The new administration’s limited skills base, combined with the tough line the “Lady” is taking on corruption, has made some ministers either unequipped to tackle spending projects or loath to promote them for fear of accusations of being on the take.
“They don’t have any data sources to evolve policy, so they aren’t very confident making decisions,” says Aung Tun, a consultant to international development agencies in Yangon.
Meanwhile, civil society groups and Myanmar’s Muslim community, who make up about 4 per cent of the population, have criticised Aung San Suu Kyi’s administration for doing little to calm the country’s sectarian tensions.
Myanmar saw deadly anti-Muslim riots in 2013, before her administration took power, and some worry that violence could recur in the event of a bombing or other attack inside the country by the Arakan Rohingya Salvation Army, the militant group whose attacks on police posts and an army base last month prompted the brutal crackdown.
The Burma Human Rights Network this month published research saying that conditions for the Rohingya had worsened in the four years since, and alleged “ongoing systematic persecution” of Muslims well into the current period of pseudo-civilian rule, including a sharp rise in villages erecting signs declaring themselves “Muslim-free”.
“They need some kind of action against ultranationalist groups, who are very dangerous for the transition process,” says Aung Ko Ko, head of Mosaic Myanmar, a civil society group that promotes tolerance between Buddhists and minority Muslims and Christians.
The de facto leader has called for tolerance but in last week’s speech (as in past ones) used cautious language that did not refer to specific religious or ethnic groups, presumably to avoid estranging ethnic Bamar Buddhists, who form the core of her support.
Some observers of Aung San Suu Kyi say the assumptions underpinning western support were flawed from the beginning: the outside world put too much faith in a figure with the instincts of an old-school Asian dynastic leader.
Even so, they say she is Myanmar’s best hope for now. “We’d be really dumb to throw away the democratic transition in Burma over the situation in Rakhine, over which she has very little control,” says a senior diplomat in Yangon.
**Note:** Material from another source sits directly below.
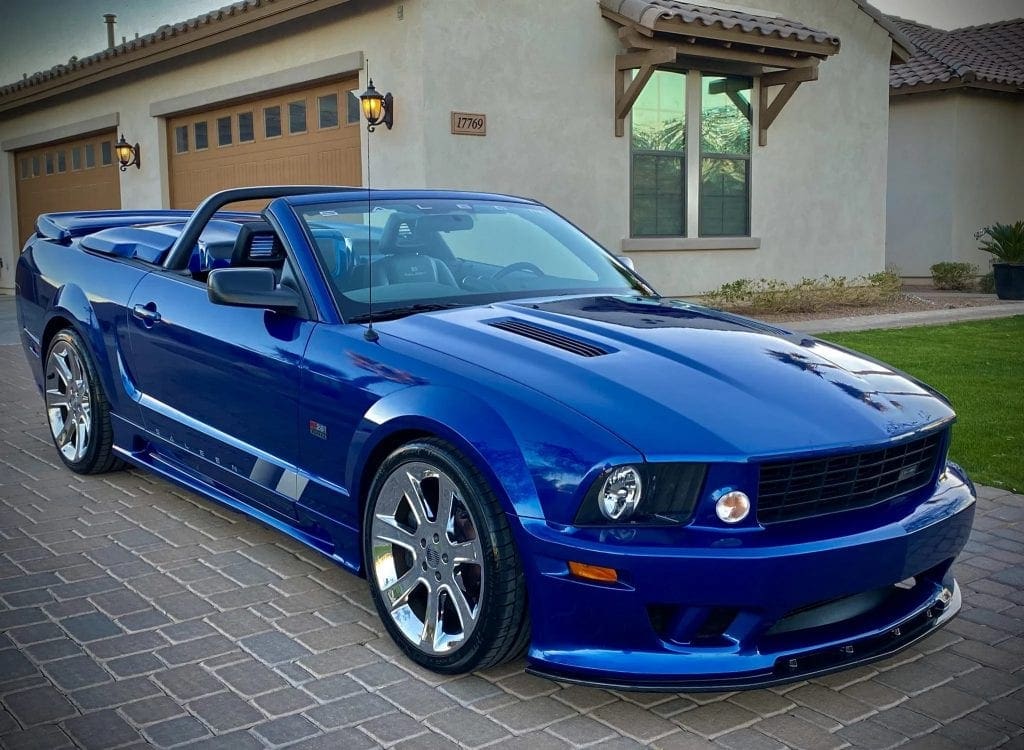 2006 Ford Mustang Saleen S281 Extreme Convertible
Aung San Suu Kyi’s supporters believe she is being judged too harshly given her lack of influence over the military. “The context of our country’s situation is different from other countries around the world,” says U Nyan Win, a senior official with the NLD in Yangon. “We can’t control what’s happening on the ground, especially in battle zones.”
Members of the leader’s circle, speaking privately, say the outside world — in pressuring her to speak out more forcefully on Rakhine — is underestimating the fragility of the democratic transition in Myanmar, where the military could still retake power.
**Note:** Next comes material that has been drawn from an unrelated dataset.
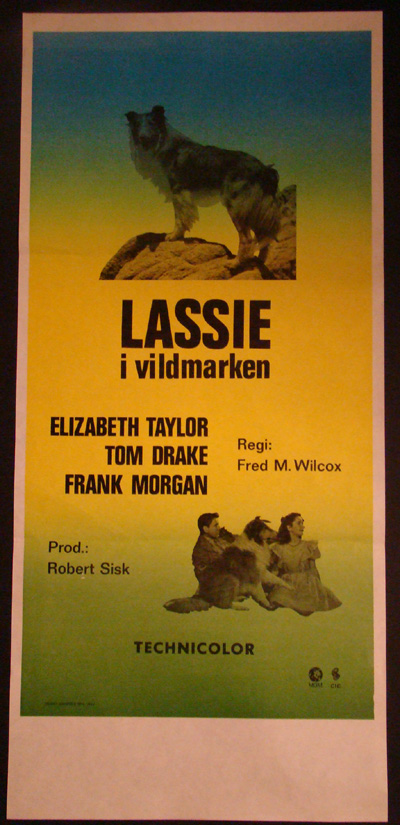 LASSIE I VILDMARKEN (1946 )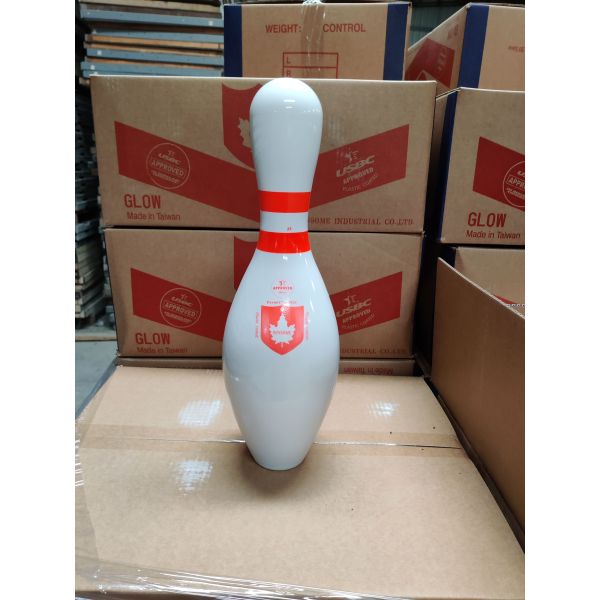 Entertainment Activities Bowling Pin Triangular Setup Non-Toxic Paint Edge-Safe Design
However, others discount this, pointing out that the military already has enough real power, not to mention the economic benefits from companies they control. The question is whether the crisis will deliver a blow to investor confidence, already shaky to start with.
Aung Tun Lin, chair of the Myanmar Tourist Guides Association, says foreign tour groups have cancelled roughly 15-20 per cent of pre-booked tours due to what he describes as “fake news” about Rakhine. His group says tourism brings more than $2bn annually in revenues, or 3 per cent of gross domestic product.
Business people say the crisis could also dent foreign investment. “You wanted to make a $100m investment in Myanmar?” says a western executive in Yangon. “In your annual report, you’re going to have to defend that position.”However, most multinationals were steering clear of Myanmar. The biggest foreign investors have been from China, Japan and other Asian countries, most of which have hesitated to criticise the military campaign.
“In terms of economics, the effects won’t be as great as people expect,” says Mr Turnell, the adviser. “Western investment mostly hasn’t been here anyway.”